Understanding the current limitations of AI-enabled coding is also important. For example, Gomez wasn't confident that autonomous coding could properly code inpatient hospital cases. These cases are usually high-revenue, complex encounters that can range from more straightforward visits, like a typical newborn delivery or hip replacement, to heart transplants and trauma patients who require multiple surgeries.

"And missing one diagnosis or getting one diagnosis wrong could be the difference of $40,000 in revenue," she said. "So, there's a high risk there, and I haven't seen the autonomous coding in those areas be as robust or strong as they are with radiology coding or professional coding."

AI is evolving rapidly to take over more coding areas, but it won't solve all of a healthcare organization's staffing issues. After all, humans are still essential to the success of these technologies.

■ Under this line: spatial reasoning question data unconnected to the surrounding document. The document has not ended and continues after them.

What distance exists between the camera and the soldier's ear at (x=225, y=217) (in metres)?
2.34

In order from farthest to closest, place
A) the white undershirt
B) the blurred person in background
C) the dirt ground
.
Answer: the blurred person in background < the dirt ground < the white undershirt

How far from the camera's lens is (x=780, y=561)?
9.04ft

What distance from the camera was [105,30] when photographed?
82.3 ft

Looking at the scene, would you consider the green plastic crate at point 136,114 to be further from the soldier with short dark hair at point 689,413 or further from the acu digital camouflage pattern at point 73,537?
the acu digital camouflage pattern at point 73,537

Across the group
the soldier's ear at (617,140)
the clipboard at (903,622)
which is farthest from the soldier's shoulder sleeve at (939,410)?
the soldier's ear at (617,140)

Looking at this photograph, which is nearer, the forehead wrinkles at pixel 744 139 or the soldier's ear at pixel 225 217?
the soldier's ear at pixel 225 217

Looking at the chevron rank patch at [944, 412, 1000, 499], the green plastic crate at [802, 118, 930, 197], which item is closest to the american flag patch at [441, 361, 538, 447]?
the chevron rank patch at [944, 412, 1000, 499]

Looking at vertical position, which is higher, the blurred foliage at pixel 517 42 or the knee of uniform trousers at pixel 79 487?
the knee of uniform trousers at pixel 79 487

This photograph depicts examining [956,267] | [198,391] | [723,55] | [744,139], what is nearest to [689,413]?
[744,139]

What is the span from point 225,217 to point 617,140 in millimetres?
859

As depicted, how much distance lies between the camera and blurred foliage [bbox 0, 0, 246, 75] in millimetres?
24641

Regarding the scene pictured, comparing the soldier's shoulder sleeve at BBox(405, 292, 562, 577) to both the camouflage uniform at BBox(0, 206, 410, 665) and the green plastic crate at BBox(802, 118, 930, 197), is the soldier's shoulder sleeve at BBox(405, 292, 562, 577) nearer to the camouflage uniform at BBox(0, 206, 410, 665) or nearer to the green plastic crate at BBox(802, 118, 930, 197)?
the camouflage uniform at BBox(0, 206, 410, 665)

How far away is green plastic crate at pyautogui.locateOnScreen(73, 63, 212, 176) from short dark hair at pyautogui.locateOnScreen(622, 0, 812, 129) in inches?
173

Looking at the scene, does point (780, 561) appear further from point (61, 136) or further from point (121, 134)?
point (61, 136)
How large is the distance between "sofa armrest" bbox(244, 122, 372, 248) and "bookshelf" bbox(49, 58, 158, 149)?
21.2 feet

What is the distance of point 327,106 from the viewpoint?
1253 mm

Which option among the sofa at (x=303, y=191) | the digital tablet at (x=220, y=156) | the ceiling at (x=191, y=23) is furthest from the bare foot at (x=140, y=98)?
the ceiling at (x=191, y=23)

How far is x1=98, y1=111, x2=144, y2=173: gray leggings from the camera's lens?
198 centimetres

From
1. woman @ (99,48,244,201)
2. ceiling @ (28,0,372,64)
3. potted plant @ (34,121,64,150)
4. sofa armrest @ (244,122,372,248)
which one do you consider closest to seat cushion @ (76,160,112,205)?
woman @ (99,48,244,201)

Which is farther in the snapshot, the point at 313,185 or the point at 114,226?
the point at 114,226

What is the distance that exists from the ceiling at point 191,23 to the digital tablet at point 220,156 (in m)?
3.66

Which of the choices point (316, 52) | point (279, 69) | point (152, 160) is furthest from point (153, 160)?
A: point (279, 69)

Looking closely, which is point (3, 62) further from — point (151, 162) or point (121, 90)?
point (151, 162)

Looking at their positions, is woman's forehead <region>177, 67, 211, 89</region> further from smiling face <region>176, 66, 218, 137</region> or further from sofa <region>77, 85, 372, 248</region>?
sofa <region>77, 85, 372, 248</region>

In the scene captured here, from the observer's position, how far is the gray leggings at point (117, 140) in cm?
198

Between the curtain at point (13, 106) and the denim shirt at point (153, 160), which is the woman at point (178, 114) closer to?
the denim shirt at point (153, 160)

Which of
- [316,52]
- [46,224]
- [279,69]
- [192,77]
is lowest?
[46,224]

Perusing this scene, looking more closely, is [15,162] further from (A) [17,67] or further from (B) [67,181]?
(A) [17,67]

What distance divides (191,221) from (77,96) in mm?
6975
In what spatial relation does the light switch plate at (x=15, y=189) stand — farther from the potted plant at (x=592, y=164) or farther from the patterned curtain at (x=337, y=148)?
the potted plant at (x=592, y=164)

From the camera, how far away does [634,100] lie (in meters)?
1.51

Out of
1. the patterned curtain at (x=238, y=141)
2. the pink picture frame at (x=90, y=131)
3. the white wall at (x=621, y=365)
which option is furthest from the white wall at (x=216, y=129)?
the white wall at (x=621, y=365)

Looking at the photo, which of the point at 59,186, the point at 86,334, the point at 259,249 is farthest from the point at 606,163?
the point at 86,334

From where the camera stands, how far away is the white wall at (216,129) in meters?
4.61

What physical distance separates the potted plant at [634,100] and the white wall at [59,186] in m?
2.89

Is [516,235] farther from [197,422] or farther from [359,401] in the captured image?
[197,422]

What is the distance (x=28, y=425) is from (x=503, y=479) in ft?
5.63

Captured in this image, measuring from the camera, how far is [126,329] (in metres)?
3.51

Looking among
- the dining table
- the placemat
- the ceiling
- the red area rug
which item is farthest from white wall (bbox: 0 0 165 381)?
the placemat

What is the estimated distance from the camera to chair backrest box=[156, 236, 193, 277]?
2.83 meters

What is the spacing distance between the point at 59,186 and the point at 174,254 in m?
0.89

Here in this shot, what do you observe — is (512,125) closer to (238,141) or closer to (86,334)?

Who is a medical coder in the age of AI?

At UC Davis Health, autonomous coding isn't "plug-and-play and walk-away" despite vast improvements in coding accuracy, implementation timelines and overall revenue cycle efficiencies.

"We need to have a human in the loop," Gomez stressed. "And I don't think it's going to replace coders. We will still need QA and audit processes around AI."

However, the way medical coders work will change as AI becomes core to revenue cycle teams. For Gomez, that means upskilling coders to bolster their auditing expertise and teaching them how to work alongside AI.

"There is a recommendation to have some type of AI certification or credential," she explained.

Major medical coding industry groups are already jumping on this idea, like the AAPC -- formerly the American Academy of Professional Coders -- which offers an introductory course on AI concepts for billing and coding. The Professional Medical Billers Association also has the "Certified AI Medical Coder" designation, which demonstrates a coder's proficiency in AI-driven medical coding.

But there is a major problem with any AI certification or training course, Gomez stressed.

"We are just moving so quickly, so if we developed a curriculum and then people got credentialed on that, I think it would be outdated in six weeks," she said. "That's the challenge, so we're just upskilling people in the moment and working closely with vendors to do that."

And although being proficient in AI-driven billing and coding will be key down the line, Gomez envisions a coding workforce that is more adept at auditing.

"It's a natural progression of coders," she explained. "When you think about the coding industry, a lot of coding auditors who we have today started their career in coding. And they are already auditing humans and documentation; they will be auditing AI. Having that skill, that keen eye to audit and find gaps is what we're looking for."

That being said, the question still remains: Will AI replace medical coders?

"As the technology gets more and more advanced, we will have to look at whether we need to replace the human who has been in the loop," Gomez admitted. But that answer won't be coming for some time, she said, as vendors rapidly release new AI capabilities and more players come into the burgeoning market.

Increased focus on regulating health AI will also slow this shift in the coding workforce, as some lawmakers, such as those in California, actively work to prohibit the use of AI in certain clinical scenarios. This could affect the coding aspect, even though it's mostly considered an administrative function, because of how closely tied clinical documentation improvement and medical-necessity queries are to bedside care, Gomez explained.

For now, healthcare organizations navigating the medical coder shortage must strike a delicate balance: leveraging AI where it excels while preserving human expertise where it matters most. The path forward isn't about choosing between technology and talent; it's about strategically deploying both.

Jacqueline LaPointe is an Executive Editor at Xtelligent Healthcare Media, covering revenue cycle management, healthcare payers, health policy and health IT since 2016.